### Given text

Open Page with Patrick Allington

Patrick Allington is a writer, critic, editor, and academic. His most recent work is Rise & Shine (Scribe, 2020), and his first novel, Figurehead, was longlisted for the 2010 Miles Franklin award. He has also had short fiction published in Meanjin, Griffith Review, The Big Issue, and elsewhere. Allington has taught politics, communications, and creative writing, most recently at Flinders University.

Patrick Allington

If you could go anywhere tomorrow, where would it be, and why?

Antarctica: in case it’s not there later. 


What’s your idea of hell?

There is no hell. But if there is, it has rats.


What do you consider the most specious virtue?

Any virtue can be too much, sometimes. Is ‘prolixity’ a virtue?


What’s your favourite film?

Brazil (1985), directed by Terry Gilliam.


And your favourite book?

One? I refuse to answer. For many years I would have said Peter Carey’s Illywhacker, and I still love it, but many more years have elapsed.


Name the three people with whom you would most like to dine.

Angela Merkel, artist Hilma af Klint (her art is on the cover of Rise & Shine), and musician Roky Erickson.


Which word do you most dislike, and which one would you like to see back in public usage?

I’d be happy never to hear the phrase ‘of course’ again. On the other hand, I don’t hear ‘kerfuffle’ nearly often enough.


Who is your favourite author?

It changes by the day. I’m currently in awe of the brilliance and boldness of Alexis Wright.

######
### Provided material

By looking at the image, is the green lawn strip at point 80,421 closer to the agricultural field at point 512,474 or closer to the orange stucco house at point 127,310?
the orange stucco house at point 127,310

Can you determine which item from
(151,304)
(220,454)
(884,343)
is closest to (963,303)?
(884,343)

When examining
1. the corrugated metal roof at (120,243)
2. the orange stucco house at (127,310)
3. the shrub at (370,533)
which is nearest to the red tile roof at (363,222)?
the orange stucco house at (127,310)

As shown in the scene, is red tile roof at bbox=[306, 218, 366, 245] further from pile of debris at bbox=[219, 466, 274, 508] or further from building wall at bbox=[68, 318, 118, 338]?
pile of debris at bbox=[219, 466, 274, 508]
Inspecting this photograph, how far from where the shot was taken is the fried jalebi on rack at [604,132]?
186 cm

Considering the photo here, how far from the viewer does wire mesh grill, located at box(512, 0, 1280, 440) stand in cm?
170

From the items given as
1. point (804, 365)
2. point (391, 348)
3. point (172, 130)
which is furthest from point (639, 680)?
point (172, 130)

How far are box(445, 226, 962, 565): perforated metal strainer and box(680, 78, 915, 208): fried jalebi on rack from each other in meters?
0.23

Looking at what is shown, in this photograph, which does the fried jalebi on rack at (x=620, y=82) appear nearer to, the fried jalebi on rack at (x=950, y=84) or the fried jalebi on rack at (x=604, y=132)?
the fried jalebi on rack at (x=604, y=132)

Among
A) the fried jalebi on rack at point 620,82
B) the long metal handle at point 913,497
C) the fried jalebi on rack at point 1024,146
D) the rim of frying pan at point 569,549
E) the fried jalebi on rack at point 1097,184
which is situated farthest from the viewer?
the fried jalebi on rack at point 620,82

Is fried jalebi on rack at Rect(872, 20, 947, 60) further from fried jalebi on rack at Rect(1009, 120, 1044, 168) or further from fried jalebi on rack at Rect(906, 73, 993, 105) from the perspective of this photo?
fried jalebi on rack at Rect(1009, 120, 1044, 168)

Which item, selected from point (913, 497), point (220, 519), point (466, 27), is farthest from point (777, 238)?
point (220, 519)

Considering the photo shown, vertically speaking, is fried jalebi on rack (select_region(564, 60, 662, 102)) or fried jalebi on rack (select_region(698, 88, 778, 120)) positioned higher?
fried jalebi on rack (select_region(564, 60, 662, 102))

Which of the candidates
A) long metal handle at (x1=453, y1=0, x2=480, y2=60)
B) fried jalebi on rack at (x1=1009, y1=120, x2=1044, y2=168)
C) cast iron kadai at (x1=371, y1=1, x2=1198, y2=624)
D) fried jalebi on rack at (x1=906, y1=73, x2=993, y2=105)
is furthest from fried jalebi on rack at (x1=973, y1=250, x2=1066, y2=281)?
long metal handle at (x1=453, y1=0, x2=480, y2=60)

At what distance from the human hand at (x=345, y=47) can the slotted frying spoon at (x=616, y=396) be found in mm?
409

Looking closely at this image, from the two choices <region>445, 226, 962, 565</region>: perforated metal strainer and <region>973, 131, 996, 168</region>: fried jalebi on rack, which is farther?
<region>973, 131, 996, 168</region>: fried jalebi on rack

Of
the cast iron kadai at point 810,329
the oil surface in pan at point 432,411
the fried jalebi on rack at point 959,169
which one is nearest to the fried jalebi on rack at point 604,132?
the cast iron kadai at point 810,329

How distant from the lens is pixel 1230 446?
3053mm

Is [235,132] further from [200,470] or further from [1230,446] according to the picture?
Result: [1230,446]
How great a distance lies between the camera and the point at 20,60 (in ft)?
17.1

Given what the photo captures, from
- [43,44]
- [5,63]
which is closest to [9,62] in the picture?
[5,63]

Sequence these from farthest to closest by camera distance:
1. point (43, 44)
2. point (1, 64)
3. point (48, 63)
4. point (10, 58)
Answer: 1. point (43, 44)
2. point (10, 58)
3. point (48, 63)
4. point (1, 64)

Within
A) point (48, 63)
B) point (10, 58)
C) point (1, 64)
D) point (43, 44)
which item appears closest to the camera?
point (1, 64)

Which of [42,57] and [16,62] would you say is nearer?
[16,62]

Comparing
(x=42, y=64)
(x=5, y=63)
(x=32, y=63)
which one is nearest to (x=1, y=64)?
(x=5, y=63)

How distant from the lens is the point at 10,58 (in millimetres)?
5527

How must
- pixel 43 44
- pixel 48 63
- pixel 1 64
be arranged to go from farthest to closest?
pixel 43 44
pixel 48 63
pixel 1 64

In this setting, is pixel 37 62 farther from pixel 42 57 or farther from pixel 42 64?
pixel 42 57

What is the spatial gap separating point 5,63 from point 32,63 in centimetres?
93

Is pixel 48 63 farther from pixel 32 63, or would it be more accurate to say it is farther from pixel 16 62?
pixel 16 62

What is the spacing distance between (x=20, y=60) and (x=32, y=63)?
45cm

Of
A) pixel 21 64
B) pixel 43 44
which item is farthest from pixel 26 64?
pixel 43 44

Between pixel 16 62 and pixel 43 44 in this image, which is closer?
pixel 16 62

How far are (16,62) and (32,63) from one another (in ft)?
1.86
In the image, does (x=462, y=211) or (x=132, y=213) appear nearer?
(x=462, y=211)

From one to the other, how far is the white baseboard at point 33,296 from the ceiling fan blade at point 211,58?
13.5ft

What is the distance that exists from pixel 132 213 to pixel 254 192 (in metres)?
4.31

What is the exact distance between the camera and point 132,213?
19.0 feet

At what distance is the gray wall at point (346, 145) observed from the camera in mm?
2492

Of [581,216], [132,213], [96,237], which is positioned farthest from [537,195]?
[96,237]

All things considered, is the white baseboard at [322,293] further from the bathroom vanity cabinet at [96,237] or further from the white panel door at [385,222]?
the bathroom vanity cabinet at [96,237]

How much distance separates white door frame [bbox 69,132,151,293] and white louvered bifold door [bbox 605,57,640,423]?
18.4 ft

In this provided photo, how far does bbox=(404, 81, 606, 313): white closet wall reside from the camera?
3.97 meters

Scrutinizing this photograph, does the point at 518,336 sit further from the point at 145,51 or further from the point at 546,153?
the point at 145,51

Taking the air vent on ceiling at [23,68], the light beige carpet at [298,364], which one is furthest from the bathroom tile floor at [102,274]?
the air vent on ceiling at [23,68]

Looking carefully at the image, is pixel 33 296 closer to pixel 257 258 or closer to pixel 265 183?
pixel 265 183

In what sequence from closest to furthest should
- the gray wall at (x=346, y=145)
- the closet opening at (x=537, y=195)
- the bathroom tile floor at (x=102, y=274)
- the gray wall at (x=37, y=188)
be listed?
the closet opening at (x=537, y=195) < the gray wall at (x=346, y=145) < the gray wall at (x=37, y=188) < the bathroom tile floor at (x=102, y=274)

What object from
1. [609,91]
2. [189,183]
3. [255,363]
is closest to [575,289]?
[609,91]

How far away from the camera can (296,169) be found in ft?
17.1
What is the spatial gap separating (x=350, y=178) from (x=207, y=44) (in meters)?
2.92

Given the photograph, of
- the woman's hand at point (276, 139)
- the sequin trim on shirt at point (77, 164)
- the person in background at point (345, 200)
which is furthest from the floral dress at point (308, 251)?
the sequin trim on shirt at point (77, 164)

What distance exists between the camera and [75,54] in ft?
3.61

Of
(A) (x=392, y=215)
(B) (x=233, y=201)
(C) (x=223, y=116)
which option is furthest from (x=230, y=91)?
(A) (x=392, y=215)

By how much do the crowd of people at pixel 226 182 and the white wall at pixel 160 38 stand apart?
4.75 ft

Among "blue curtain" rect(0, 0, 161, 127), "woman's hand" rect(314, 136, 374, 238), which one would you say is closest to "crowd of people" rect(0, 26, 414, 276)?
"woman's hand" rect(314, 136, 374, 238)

######

**Task requirements:**
Answer these questions from the interview:
1. Which award was Allington's first novel longlisted for?
2. What is his favorite film?
3. Which word would he like to hear more often?
The rows are separate material with no connection to the interview.

**Response to this task:**
1. The 2010 Miles Franklin award.
2. Brazil (1985), directed by Terry Gilliam.
3. 'Kerfuffle'.